The Software Optimization Cookbook: High-Performance Recipes for IA-32 Platforms, Second Edition

Single instruction, multiple data or SIMD technology forms an important performance extension to Intel Architecture Processors, starting with the Intel Pentium processor with MMX technology. Since then, all 32-bit Intel Architecture and Intel EM64T processors have extended SIMD technology continuously. A typical SIMD instruction achieves higher performance by operating on multiple data elements at the same time, as illustrated in Figure 12.1.
A brief history of extending SIMD technology from 8-byte packed integers in the MMX technology to 16-byte packed floating-point numbers and packed integers in the Streaming SIMD Extensions (SSE, SSE2, and SSE3) appears in Table 12.1.

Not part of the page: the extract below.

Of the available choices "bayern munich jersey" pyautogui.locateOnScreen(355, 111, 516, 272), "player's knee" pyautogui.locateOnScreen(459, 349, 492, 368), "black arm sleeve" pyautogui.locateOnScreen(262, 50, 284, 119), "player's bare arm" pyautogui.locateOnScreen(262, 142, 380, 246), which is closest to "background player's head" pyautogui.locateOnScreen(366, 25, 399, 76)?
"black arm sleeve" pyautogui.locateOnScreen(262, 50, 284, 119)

| Technology | First Appeared | Description |
|---|---|---|
| MMX technology | Pentium processor with MMX technology | Introduced 8-byte packed integers. |
| SSE | Pentium III processor | Added 16-byte packed single-precision floating-point numbers. |
| SSE2 | Pentium 4 processor | Added 16-byte packed double-precision floating-point numbers and integers. |
| SSE3 | Pentium 4 processor with Hyper-Threading Technology | Added some instructions to SSE2. |
| SSE3 on Intel EM64T | Intel EM64T processors | Extended number of SIMD registers from 8 to 16. |
This chapter introduces the MMX technology and streaming SIMD extensions and shows you several ways to use SIMD technology to achieve higher performance. You can find detailed explanations of the specific instructions in the IA-32 Intel Architecture Software Developer's Manual, Volumes 1, 2 and 3, listed in "References."
The MMX technology and the Streaming SIMD Extensions exploit